Contracts
What Is a Contract?
A task contract defines exactly what must be true before a task is considered complete. Agents know how to start tasks but often struggle to know when to stop. Contracts solve this by making "done" deterministic.
Without a contract, agents will:
- Implement stubs and call it done
- Skip verification steps
- Stop at first working attempt (not best attempt)
When to Use Contracts
| Scenario | Use a Contract? |
|---|---|
| Multi-step feature implementation | Yes |
| Bug fix with specific reproduction steps | Yes |
| Large refactor with many files | Yes |
| Simple typo fix | No |
| Single function edit with obvious scope | No |
Rule of thumb: If the task has more than one verification criterion, write a contract.
Contract Template
Save as tasks/{task-name}_CONTRACT.md:
# Contract: [Task Name]
## Goal
[1-2 sentences: what does "done" look like in plain language?]
## Completion Criteria
### Tests (must ALL pass)
- [ ] `[test name or file]` — [what it verifies]
- [ ] `[test name or file]` — [what it verifies]
### Verification (must ALL be confirmed)
- [ ] Typecheck passes (`npx tsc --noEmit` or equivalent)
- [ ] Lint passes (`npm run lint` or equivalent)
- [ ] Smoke test: [specific manual verification step]
### Behavioral Checks (if applicable)
- [ ] [Endpoint/page/CLI] returns expected result for [input]
- [ ] [Screenshot/visual] matches expected design
- [ ] [Performance] stays within [threshold]
## Out of Scope
- [Things explicitly NOT part of this contract]
## Termination Rule
Do NOT end the session until every checkbox above is checked.
If a criterion cannot be met, document WHY and ask the user.How Contracts Work with Hooks
Advisory (default)
The agent reads the contract at task start and self-enforces. This works well with the compaction recovery rule — after compaction, the agent re-reads the contract.
Enforced (via stop hook)
For critical tasks, modify the stop hook to check contract completion:
#!/usr/bin/env bash
set -euo pipefail
CONTRACT=$(find tasks/ -name "*_CONTRACT.md" -newer tasks/todo.md 2>/dev/null | head -1)
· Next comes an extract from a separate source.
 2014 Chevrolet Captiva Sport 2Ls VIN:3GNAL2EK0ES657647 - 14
if [ -n "$CONTRACT" ]; then
UNCHECKED=$(grep -c '^\- \[ \]' "$CONTRACT" 2>/dev/null || echo "0")
if [ "$UNCHECKED" -gt 0 ]; then
echo "BLOCKED: Contract has $UNCHECKED unchecked criteria in $CONTRACT"
exit 2
fi
fi
exit 0This prevents the agent from terminating until all contract checkboxes are marked done.
Contract Lifecycle
Define Contract → Start Session → Implement → Verify Against Contract → All Checked? → Done
↑ ↓ (No)
└────────────── Fix & Retry ─────────┘- Before starting: Write the contract with specific, testable criteria
- During work: Check off criteria as they're verified
- Before stopping: All criteria must be checked
- If blocked: Document the blocker, ask the user
Writing Good Criteria
Do
- Make criteria binary (pass/fail, not subjective)
- Reference specific test files, commands, or endpoints
- Include the exact command to run for verification
- Keep criteria independent (one failure doesn't cascade)
Don't
- Write vague criteria ("code should be clean")
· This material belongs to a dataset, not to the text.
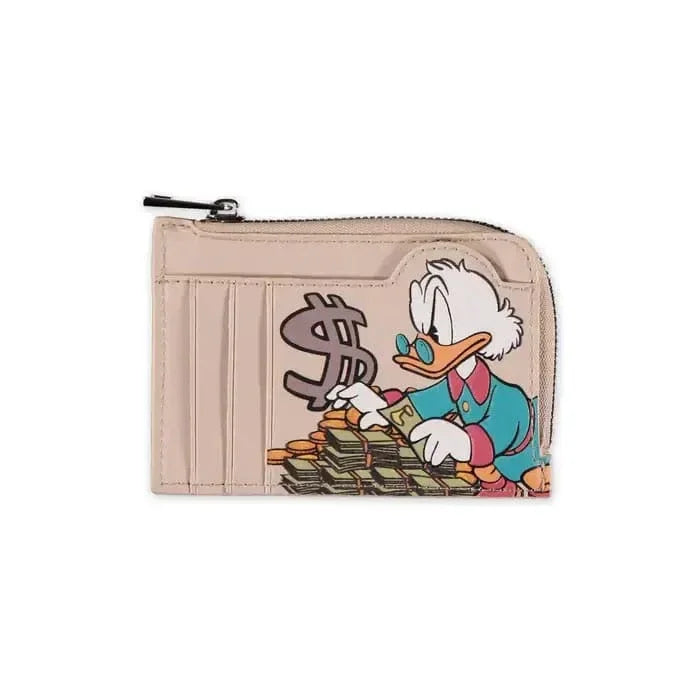 Disney Card Plånbok Scrooge McDuck – Officiell Licensierad Plånbok Difuzed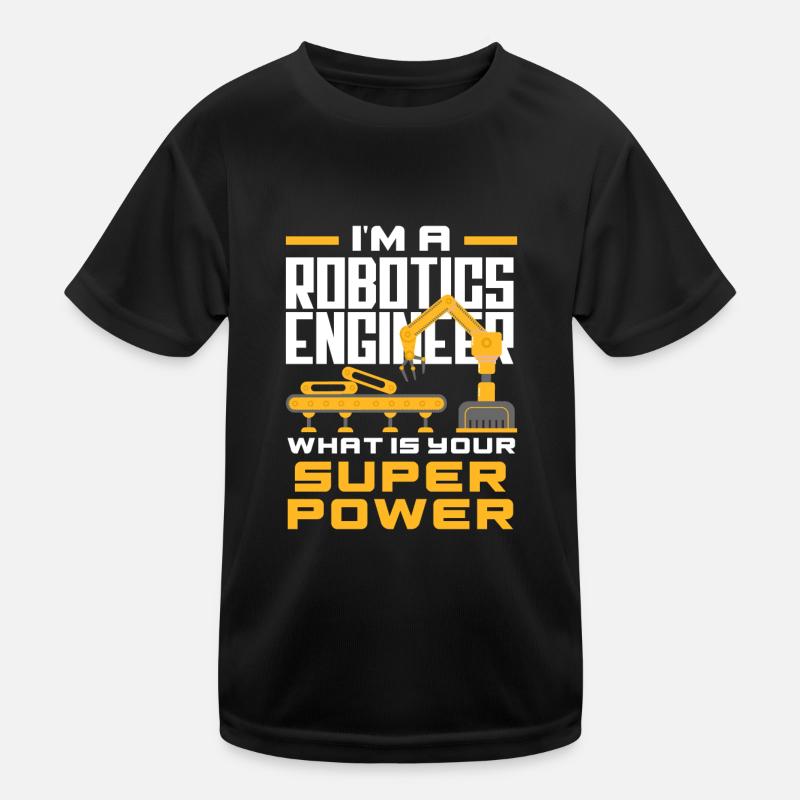 Kids Functional T-Shirt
- Include subjective quality judgments
- Make criteria that require human interpretation
- Bundle multiple checks into one criterion
Example Contract
# Contract: Add Rate Limiting to Upload API
## Goal
The /api/upload endpoint enforces per-IP rate limiting (10 req/min) and returns 429 with Retry-After header when exceeded.
## Completion Criteria
### Tests
- [ ] `tests/unit/rate-limiter.test.ts` — limits requests per window
- [ ] `tests/unit/rate-limiter.test.ts` — resets after window expires
- [ ] `tests/integration/upload.test.ts` — returns 429 on limit breach
- [ ] `tests/integration/upload.test.ts` — includes Retry-After header
### Verification
- [ ] `npx tsc --noEmit` passes
- [ ] `npm run lint` passes
- [ ] All tests pass: `npm test`
- [ ] Smoke test: `for i in $(seq 1 12); do curl -s -o /dev/null -w "%{http_code}" localhost:3000/api/upload; done` — last 2 return 429
### Behavioral Checks
- [ ] Rate limit state is per-IP, not global
- [ ] Existing upload functionality still works normally
## Out of Scope
- Rate limiting for other endpoints
- Redis-backed rate limiting (use in-memory for now)
- Admin bypass for rate limits
## Termination Rule
Do NOT end the session until every checkbox above is checked.